Rocha works at Laredo Arts Center in Laredo, Texas, and will be joined at the talk by a collective of Laredo-based artists. The show explores the unification of cultural diversity in regions surrounding the Rio Grande, despite the river’s geographic separation between Texas and Mexico.

“The artists that are collectively working together for this exhibition, their idea was to show that the border is this cultural crossover that forms the identity of who we are as Mexican-Americans,” Juarez said. “For Syracuse, it’s important for the university and the public at large to see that bigger picture of what it means to be a Mexican-American born and raised on the border.”



The area between Laredo and Nuevo Laredo used to be somewhat permeable and allowed for more frequent travel from Mexico to the United States, Juarez said. In more recent years, however, it has become a highly militarized zone which imposes upon those who do not live on the border with an “us against them” mentality.

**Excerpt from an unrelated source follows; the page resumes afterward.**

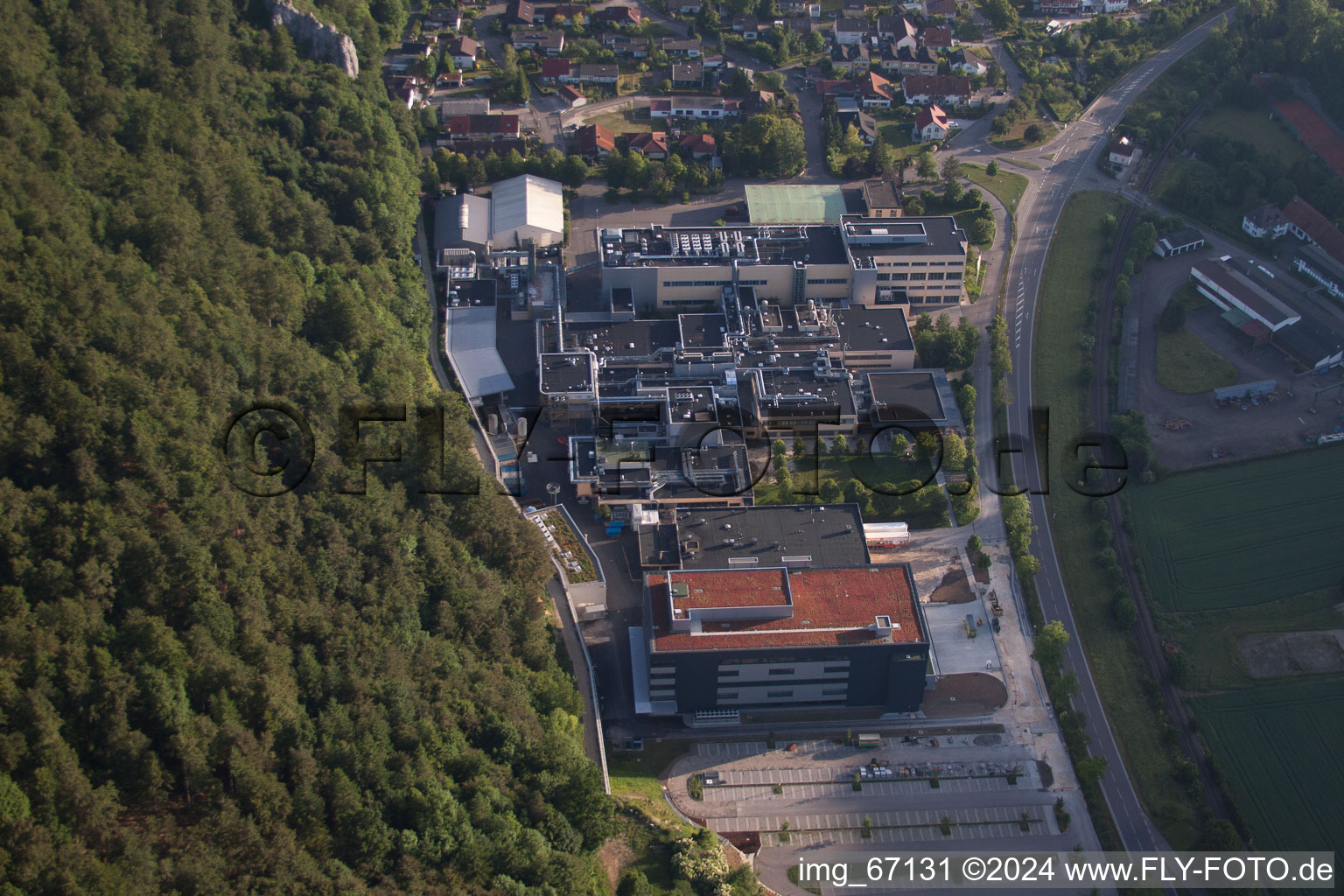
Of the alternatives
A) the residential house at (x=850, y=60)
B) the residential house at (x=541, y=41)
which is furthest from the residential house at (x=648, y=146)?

It is the goal of Rocha and the artist collective to dismantle this mindset and further emphasize the border as a cultural crossover, one that shapes the identities of thousands of Mexican-Americans.

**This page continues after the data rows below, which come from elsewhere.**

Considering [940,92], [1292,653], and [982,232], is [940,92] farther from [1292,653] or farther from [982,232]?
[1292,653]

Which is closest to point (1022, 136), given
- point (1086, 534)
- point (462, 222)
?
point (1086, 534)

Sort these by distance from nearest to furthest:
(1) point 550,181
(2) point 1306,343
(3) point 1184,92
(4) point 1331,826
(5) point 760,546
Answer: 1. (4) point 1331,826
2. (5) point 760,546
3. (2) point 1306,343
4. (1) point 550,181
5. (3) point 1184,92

“(The exhibit is) a very interesting take on not only cultural identity but also the ways in which artists work,” Juarez said. “The term we like to use in relation to that is ‘rasquachismo’ which is a term coined in Chicano philosophy. It’s this idea of mish-mashing and putting together things from all over the place.”

Rocha is intentional in his use of the words “border” and “weapon.” The title is up to interpretation by the general public, but for Rocha, it also refers to the borders that society creates and maintains, which he expressed through his artistic statement.

His exhibit aims to identify moments to connect with national and personal identity and better understand the state of our world.

“Political processes, all of the economic and migratory exchanges that happen at the border are one of the most important things in U.S. politics, overall,” said Matt Cleary, Associate Professor of political science in the Maxwell School of Citizenship and Public Affairs. “An exhibit like this can inform people and raise awareness of what the border is like.”

Cleary, whose areas of concentration include Mexican politics and Latin American culture, also noted how most Americans do not have a good understanding of the politics and relationship between Mexico and the United States because of how the border is covered in the media. Rocha’s exhibition will give voice to other people’s experiences with borders, highlight how borders are being redefined and create a spirit of pride.

“Our nation’s southern border, as with our northern border, has a distinct history,” May said. “It is a contested space and the cultural and artistic work that teases out these particularities, as Gil Rocha’s work does, touches all of us.”